##### PAGE TEXT

Preparations with regards to the continuation vote will commence this year.  The Viability Statement has been prepared on the assumption that the Board recommends continuation and that shareholders approve the Board’s recommendation. The assessment also takes into account the principal risks and uncertainties faced by the Group which could threaten its objective, strategy, future performance, liquidity and solvency.

The major risks identified as relevant to the viability assessment were those relating to a downturn in the UK commercial property market and its resultant effect on the valuation of the investment property portfolio, the level of rental income being received and the effect that this would have on cash resources and financial covenants. The UK commercial real estate market has experienced a downturn in the second half of 2022, driven by geopolitical challenges, high levels of inflation, rising interest rates and a slowdown of economic growth.  There has been a dramatic repricing of property valuations with the sector experiencing capital falls of 17.2 per cent over the six months to 31 December 2022, as measured by the MSCI UK Quarterly Property Index (‘MSCI’).

A stress test was conducted over the five-year period to April 2028. Taken into account that the portfolio has already experienced a significant valuation adjustment in the last two quarters, the modelling used a foreseeable severe but plausible scenario which took into account the illiquid nature of the Group’s property portfolio, further significant future falls in the investment property values, the continuation of the long-term borrowing facility and substantial falls in property income receipts.

The viability assessment modelling used the following assumptions:

· We have modelled using the most negative of all property capital returns as measured by MSCI over one to five years using historic data that goes back to 1985, with capital values falling by as much as 36.5 per cent.  This takes into account that the property market has already experienced capital falls of 17.2 per cent since June 2022.

##########
##### GIVEN ENTRIES

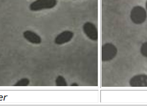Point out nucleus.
<instances>
[{
	"mask_svg": "<svg viewBox=\"0 0 147 108\" xmlns=\"http://www.w3.org/2000/svg\"><path fill=\"white\" fill-rule=\"evenodd\" d=\"M30 83V81L28 78H23L18 81L16 83H15L14 86H28Z\"/></svg>",
	"mask_w": 147,
	"mask_h": 108,
	"instance_id": "9",
	"label": "nucleus"
},
{
	"mask_svg": "<svg viewBox=\"0 0 147 108\" xmlns=\"http://www.w3.org/2000/svg\"><path fill=\"white\" fill-rule=\"evenodd\" d=\"M145 6H146V11H147V1H146V4H145Z\"/></svg>",
	"mask_w": 147,
	"mask_h": 108,
	"instance_id": "12",
	"label": "nucleus"
},
{
	"mask_svg": "<svg viewBox=\"0 0 147 108\" xmlns=\"http://www.w3.org/2000/svg\"><path fill=\"white\" fill-rule=\"evenodd\" d=\"M140 53L143 56L147 58V42L143 43L140 48Z\"/></svg>",
	"mask_w": 147,
	"mask_h": 108,
	"instance_id": "10",
	"label": "nucleus"
},
{
	"mask_svg": "<svg viewBox=\"0 0 147 108\" xmlns=\"http://www.w3.org/2000/svg\"><path fill=\"white\" fill-rule=\"evenodd\" d=\"M71 86H78L79 84L78 83H72L71 84Z\"/></svg>",
	"mask_w": 147,
	"mask_h": 108,
	"instance_id": "11",
	"label": "nucleus"
},
{
	"mask_svg": "<svg viewBox=\"0 0 147 108\" xmlns=\"http://www.w3.org/2000/svg\"><path fill=\"white\" fill-rule=\"evenodd\" d=\"M24 38L27 40L28 42L34 44H39L42 42V39L39 35L36 33L31 31L26 30L23 33Z\"/></svg>",
	"mask_w": 147,
	"mask_h": 108,
	"instance_id": "7",
	"label": "nucleus"
},
{
	"mask_svg": "<svg viewBox=\"0 0 147 108\" xmlns=\"http://www.w3.org/2000/svg\"><path fill=\"white\" fill-rule=\"evenodd\" d=\"M129 84L131 87H147V75L142 74L132 77Z\"/></svg>",
	"mask_w": 147,
	"mask_h": 108,
	"instance_id": "6",
	"label": "nucleus"
},
{
	"mask_svg": "<svg viewBox=\"0 0 147 108\" xmlns=\"http://www.w3.org/2000/svg\"><path fill=\"white\" fill-rule=\"evenodd\" d=\"M118 53L116 46L112 43H105L102 46L101 59L102 61L107 62L112 60Z\"/></svg>",
	"mask_w": 147,
	"mask_h": 108,
	"instance_id": "3",
	"label": "nucleus"
},
{
	"mask_svg": "<svg viewBox=\"0 0 147 108\" xmlns=\"http://www.w3.org/2000/svg\"><path fill=\"white\" fill-rule=\"evenodd\" d=\"M57 4V0H36L29 5L31 12H39L54 8Z\"/></svg>",
	"mask_w": 147,
	"mask_h": 108,
	"instance_id": "2",
	"label": "nucleus"
},
{
	"mask_svg": "<svg viewBox=\"0 0 147 108\" xmlns=\"http://www.w3.org/2000/svg\"><path fill=\"white\" fill-rule=\"evenodd\" d=\"M56 85L57 86H67V83L63 76H58L56 79Z\"/></svg>",
	"mask_w": 147,
	"mask_h": 108,
	"instance_id": "8",
	"label": "nucleus"
},
{
	"mask_svg": "<svg viewBox=\"0 0 147 108\" xmlns=\"http://www.w3.org/2000/svg\"><path fill=\"white\" fill-rule=\"evenodd\" d=\"M74 33L69 30H65L59 34L54 39L55 44L57 45H62L71 41L74 38Z\"/></svg>",
	"mask_w": 147,
	"mask_h": 108,
	"instance_id": "5",
	"label": "nucleus"
},
{
	"mask_svg": "<svg viewBox=\"0 0 147 108\" xmlns=\"http://www.w3.org/2000/svg\"><path fill=\"white\" fill-rule=\"evenodd\" d=\"M83 31L88 38L92 41H96L98 38L97 28L94 23L91 22H86L84 24Z\"/></svg>",
	"mask_w": 147,
	"mask_h": 108,
	"instance_id": "4",
	"label": "nucleus"
},
{
	"mask_svg": "<svg viewBox=\"0 0 147 108\" xmlns=\"http://www.w3.org/2000/svg\"><path fill=\"white\" fill-rule=\"evenodd\" d=\"M147 18L146 10L141 6H135L131 9L130 19L135 24H143Z\"/></svg>",
	"mask_w": 147,
	"mask_h": 108,
	"instance_id": "1",
	"label": "nucleus"
}]
</instances>
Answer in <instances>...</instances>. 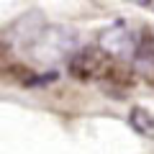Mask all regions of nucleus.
Wrapping results in <instances>:
<instances>
[{
  "mask_svg": "<svg viewBox=\"0 0 154 154\" xmlns=\"http://www.w3.org/2000/svg\"><path fill=\"white\" fill-rule=\"evenodd\" d=\"M118 64L121 62L116 59L108 49H103V46H85V49H80L72 57L69 75L77 77V80H85V82H90V80L110 82L116 69H118Z\"/></svg>",
  "mask_w": 154,
  "mask_h": 154,
  "instance_id": "nucleus-1",
  "label": "nucleus"
},
{
  "mask_svg": "<svg viewBox=\"0 0 154 154\" xmlns=\"http://www.w3.org/2000/svg\"><path fill=\"white\" fill-rule=\"evenodd\" d=\"M0 77L11 80V82H18V85H31L33 82V69L26 67L23 62H18L5 44H0Z\"/></svg>",
  "mask_w": 154,
  "mask_h": 154,
  "instance_id": "nucleus-2",
  "label": "nucleus"
},
{
  "mask_svg": "<svg viewBox=\"0 0 154 154\" xmlns=\"http://www.w3.org/2000/svg\"><path fill=\"white\" fill-rule=\"evenodd\" d=\"M128 123H131L139 134H144V136H154V113L149 108L136 105V108L131 110V116H128Z\"/></svg>",
  "mask_w": 154,
  "mask_h": 154,
  "instance_id": "nucleus-3",
  "label": "nucleus"
}]
</instances>
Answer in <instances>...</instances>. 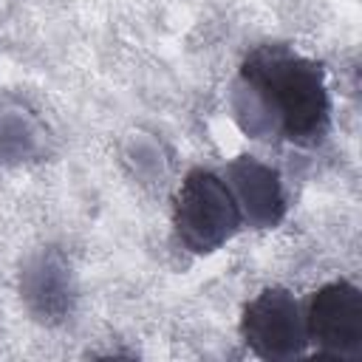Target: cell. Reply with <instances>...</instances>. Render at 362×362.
<instances>
[{"label":"cell","mask_w":362,"mask_h":362,"mask_svg":"<svg viewBox=\"0 0 362 362\" xmlns=\"http://www.w3.org/2000/svg\"><path fill=\"white\" fill-rule=\"evenodd\" d=\"M232 110L255 139L283 136L291 144L317 147L331 130L325 68L288 45L263 42L240 62Z\"/></svg>","instance_id":"obj_1"},{"label":"cell","mask_w":362,"mask_h":362,"mask_svg":"<svg viewBox=\"0 0 362 362\" xmlns=\"http://www.w3.org/2000/svg\"><path fill=\"white\" fill-rule=\"evenodd\" d=\"M243 226L238 201L215 170L192 167L173 198V229L192 255H212Z\"/></svg>","instance_id":"obj_2"},{"label":"cell","mask_w":362,"mask_h":362,"mask_svg":"<svg viewBox=\"0 0 362 362\" xmlns=\"http://www.w3.org/2000/svg\"><path fill=\"white\" fill-rule=\"evenodd\" d=\"M305 339L320 359H362V291L348 280L320 286L303 314Z\"/></svg>","instance_id":"obj_3"},{"label":"cell","mask_w":362,"mask_h":362,"mask_svg":"<svg viewBox=\"0 0 362 362\" xmlns=\"http://www.w3.org/2000/svg\"><path fill=\"white\" fill-rule=\"evenodd\" d=\"M240 337L246 348L266 362L300 359L308 351L300 305L283 286H269L243 305Z\"/></svg>","instance_id":"obj_4"},{"label":"cell","mask_w":362,"mask_h":362,"mask_svg":"<svg viewBox=\"0 0 362 362\" xmlns=\"http://www.w3.org/2000/svg\"><path fill=\"white\" fill-rule=\"evenodd\" d=\"M20 297L34 320L45 325L65 322L74 311L76 288L71 263L59 249H37L20 269Z\"/></svg>","instance_id":"obj_5"},{"label":"cell","mask_w":362,"mask_h":362,"mask_svg":"<svg viewBox=\"0 0 362 362\" xmlns=\"http://www.w3.org/2000/svg\"><path fill=\"white\" fill-rule=\"evenodd\" d=\"M238 201L243 223L252 229H274L286 215V195L274 167L255 156H238L226 164L223 178Z\"/></svg>","instance_id":"obj_6"}]
</instances>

##########

• [EXERCISE INSTRUCTIONS]:
**A.** According to the viability statement, over what period was the stress test conducted?
**B.** For each statement, say whether it agrees with the viability statement. Support each answer with the deciding words of the text, quoted exactly.
(i) Capital values in the sector fell by 17.2 per cent over the six months to 31 December 2022.
(ii) The modelling assumed that the long-term borrowing facility would be withdrawn.
(iii) The historic MSCI data used in the modelling goes back to 1995.
The listing plays no part in this exercise.

• [COMPLETE ANSWERS]:
**A.** The five-year period to April 2028.

**B.**
(i) Yes: "the sector experiencing capital falls of 17.2 per cent over the six months to 31 December 2022"
(ii) No: "the continuation of the long-term borrowing facility"
(iii) No: "historic data that goes back to 1985"